> _ИЗУЧЕНИЕ МАТЕРИАЛА_:
[A] С падением какой державы в тексте о герое Шаманова сравнивается эпоха перестройки?
[B] Напишите продолжение текста о герое Шаманова, начиная сразу после его последнего предложения.

> _ИСХОДНЫЙ ТЕКСТ_:
============

Герою Шаманова (отдадим всё же дань литературоведческому разделению «автора» и «героя») выпала не самая сладкая доля. Однако ему удалось выжить в хаосе идей, фобий и пристрастий.

Юный Кирилл оказался одним из тех, кто почувствовал на себе смрадное дыхание Истории. Эпоха перестройки была практически аналогична эпохе падения Древнего Рима. Как тогда, этот процесс свершился не в одночасье, но постепенно, пока патриции идеологически развращались, меняя своих Юпитеров и Лениных на чужих богов, гомосексуально подмигивающих в наркотическом бреду своим неофитам, принимающим хруст дешёвых чипсов за шуршанье американской валюты. Как тогда, исчезновение Империи было подобно падению небес и извержению всех вулканов планеты разом: уж если исчезает то, что Вечно, то что же будет с нами, простыми смертными?.. Как тогда, толпы внезапно осиротелых и враз осиротевших доверчиво потянулись к колдунам и ворожеям, отказавшись от диалектики ради дианетики, путая в новых, «чёрных» молитвах «куннилингус» и «кундалини».

============

> _ФРАГМЕНТЫ ДАННЫХ_:

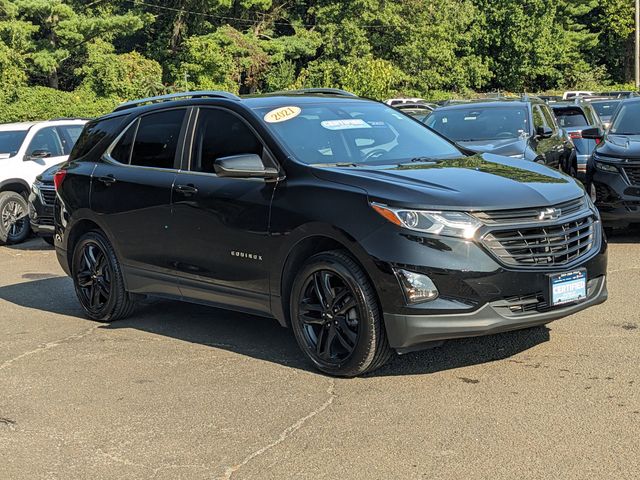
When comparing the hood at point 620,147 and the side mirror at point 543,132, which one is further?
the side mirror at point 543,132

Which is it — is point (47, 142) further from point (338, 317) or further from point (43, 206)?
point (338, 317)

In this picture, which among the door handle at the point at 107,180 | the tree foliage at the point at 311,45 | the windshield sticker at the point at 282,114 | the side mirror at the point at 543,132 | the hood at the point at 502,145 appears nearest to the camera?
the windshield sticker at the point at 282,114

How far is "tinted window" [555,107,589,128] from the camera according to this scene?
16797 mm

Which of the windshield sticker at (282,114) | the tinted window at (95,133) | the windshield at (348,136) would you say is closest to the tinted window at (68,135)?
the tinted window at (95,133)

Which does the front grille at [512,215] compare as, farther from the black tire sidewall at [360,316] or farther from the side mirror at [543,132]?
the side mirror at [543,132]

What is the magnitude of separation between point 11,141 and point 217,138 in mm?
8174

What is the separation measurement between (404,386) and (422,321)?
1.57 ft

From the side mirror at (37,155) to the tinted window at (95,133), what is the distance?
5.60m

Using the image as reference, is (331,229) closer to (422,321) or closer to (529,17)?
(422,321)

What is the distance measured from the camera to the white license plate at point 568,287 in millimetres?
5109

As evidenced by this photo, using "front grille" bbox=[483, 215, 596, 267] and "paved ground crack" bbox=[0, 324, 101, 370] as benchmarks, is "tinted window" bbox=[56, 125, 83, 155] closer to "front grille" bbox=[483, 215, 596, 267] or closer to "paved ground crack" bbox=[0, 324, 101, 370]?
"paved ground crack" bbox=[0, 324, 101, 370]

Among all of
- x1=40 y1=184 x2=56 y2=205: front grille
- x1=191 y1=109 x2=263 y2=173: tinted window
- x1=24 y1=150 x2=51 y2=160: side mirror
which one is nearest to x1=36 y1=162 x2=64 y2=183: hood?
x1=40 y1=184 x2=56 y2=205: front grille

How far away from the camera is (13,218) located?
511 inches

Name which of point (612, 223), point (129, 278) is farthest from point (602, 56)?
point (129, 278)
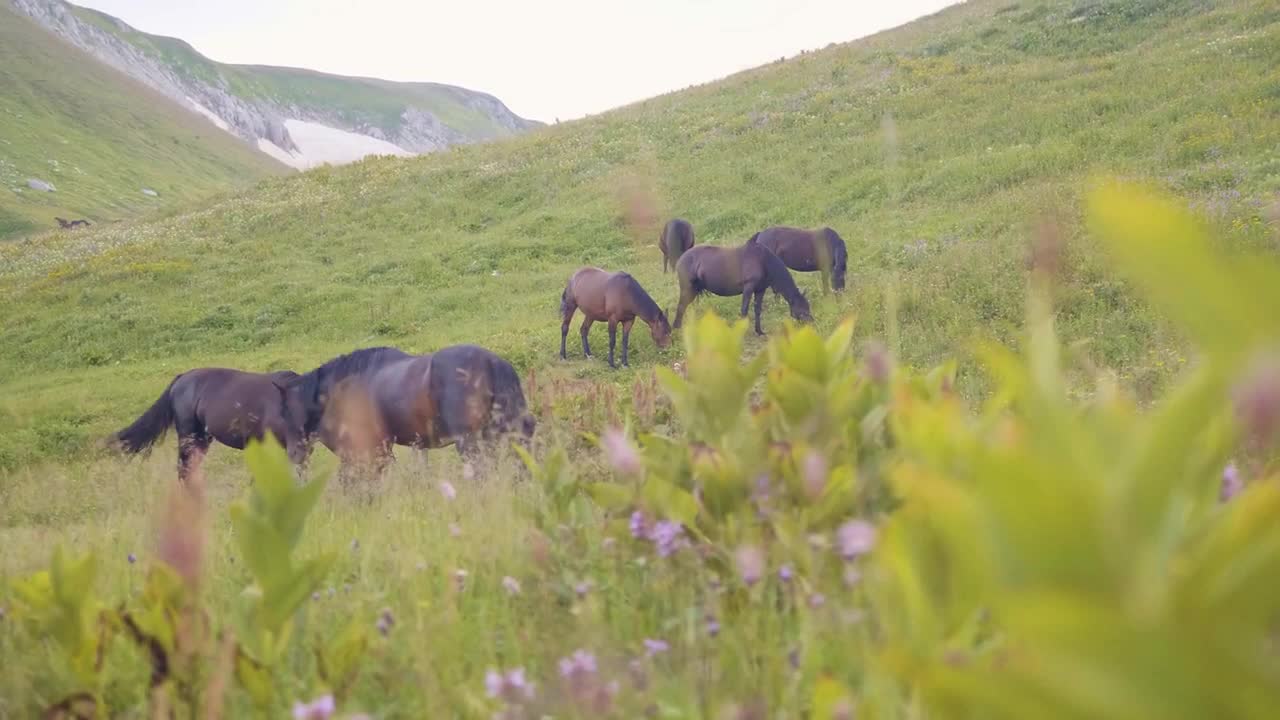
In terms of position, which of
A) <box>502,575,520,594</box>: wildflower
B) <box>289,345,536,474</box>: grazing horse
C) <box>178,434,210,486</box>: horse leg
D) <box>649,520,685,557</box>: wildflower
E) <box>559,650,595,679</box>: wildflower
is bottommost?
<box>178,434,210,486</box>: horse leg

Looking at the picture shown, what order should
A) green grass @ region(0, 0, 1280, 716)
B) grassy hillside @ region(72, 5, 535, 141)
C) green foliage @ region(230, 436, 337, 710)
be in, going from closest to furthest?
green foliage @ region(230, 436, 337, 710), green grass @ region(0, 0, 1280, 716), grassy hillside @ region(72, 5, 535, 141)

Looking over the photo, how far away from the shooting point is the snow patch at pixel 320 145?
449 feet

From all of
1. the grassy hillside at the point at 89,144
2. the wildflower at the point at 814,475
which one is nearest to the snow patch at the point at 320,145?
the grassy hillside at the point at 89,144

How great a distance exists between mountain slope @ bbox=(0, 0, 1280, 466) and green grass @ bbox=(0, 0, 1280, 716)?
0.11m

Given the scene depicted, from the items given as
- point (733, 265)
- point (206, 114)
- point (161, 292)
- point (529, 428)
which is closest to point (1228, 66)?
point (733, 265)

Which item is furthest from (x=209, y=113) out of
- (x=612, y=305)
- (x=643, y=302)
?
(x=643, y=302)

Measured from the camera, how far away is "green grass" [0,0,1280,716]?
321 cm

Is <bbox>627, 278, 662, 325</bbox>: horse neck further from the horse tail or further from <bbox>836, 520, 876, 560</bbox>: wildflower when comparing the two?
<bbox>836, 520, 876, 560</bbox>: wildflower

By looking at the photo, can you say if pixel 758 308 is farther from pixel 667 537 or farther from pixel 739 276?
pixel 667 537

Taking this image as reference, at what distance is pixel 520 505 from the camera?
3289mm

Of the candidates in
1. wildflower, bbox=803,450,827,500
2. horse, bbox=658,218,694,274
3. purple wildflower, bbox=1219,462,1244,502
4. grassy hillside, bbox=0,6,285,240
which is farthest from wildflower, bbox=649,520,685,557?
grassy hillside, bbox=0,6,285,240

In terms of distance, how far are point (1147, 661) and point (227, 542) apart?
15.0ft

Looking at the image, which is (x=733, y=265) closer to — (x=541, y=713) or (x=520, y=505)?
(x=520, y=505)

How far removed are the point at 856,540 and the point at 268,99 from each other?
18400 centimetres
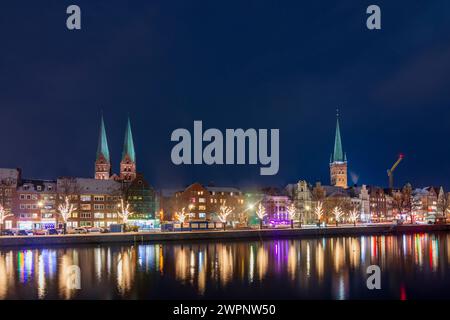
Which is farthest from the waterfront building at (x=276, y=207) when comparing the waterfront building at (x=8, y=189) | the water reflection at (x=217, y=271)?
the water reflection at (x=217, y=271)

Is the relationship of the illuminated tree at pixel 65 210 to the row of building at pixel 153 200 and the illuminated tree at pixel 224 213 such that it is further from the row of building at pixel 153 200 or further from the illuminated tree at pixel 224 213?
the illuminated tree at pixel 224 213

============

> _ОТВЕТЫ ПО ЗАДАНИЯМ_:
[A] С падением Древнего Рима.

[B]
Герой был одинок, но не один: его друзья и подруги, приятели и враги, случайные прохожие и важные персоны – все они оказались в той или иной степени «дурными детьми» перестроечного эксперимента. Ленинград-Петербург оказался ядерным полигоном, на котором иноземные учёные испытывали страшное оружие. Кирилл и его друзья становятся жертвами чудовищных опытов в секретной лаборатории, которой вдруг стала вся Россия: что быстрее разрушит человека – «винт» или проповеди Виссариона, героин или Церковь Последнего Завета?

А разрушить человека было необходимо. «Дурные дети» не должны были вообще появиться на свет: абортированный материал необходимо закатать в пластиковые бочонки, купленные на какой-нибудь международный грант, столь необходимый погибающей стране. Как просто и страшно пишет Шаманов о герое по кличке Слива: «Алёна целыми днями работает в ларьке, Слива сливает заработанные ею бабки барыгам, сначала белое и трава. Опиуху, мол, не понимает, зато жрёт чипсы с Хершиколой, изображает потребление». Что же это за «космический лазер» такой, что же это за «идеологическая артиллерия», после выстрелов которых человеку с фрагментированным сознанием и разрушенным организмом необходимо «изображать потребление»?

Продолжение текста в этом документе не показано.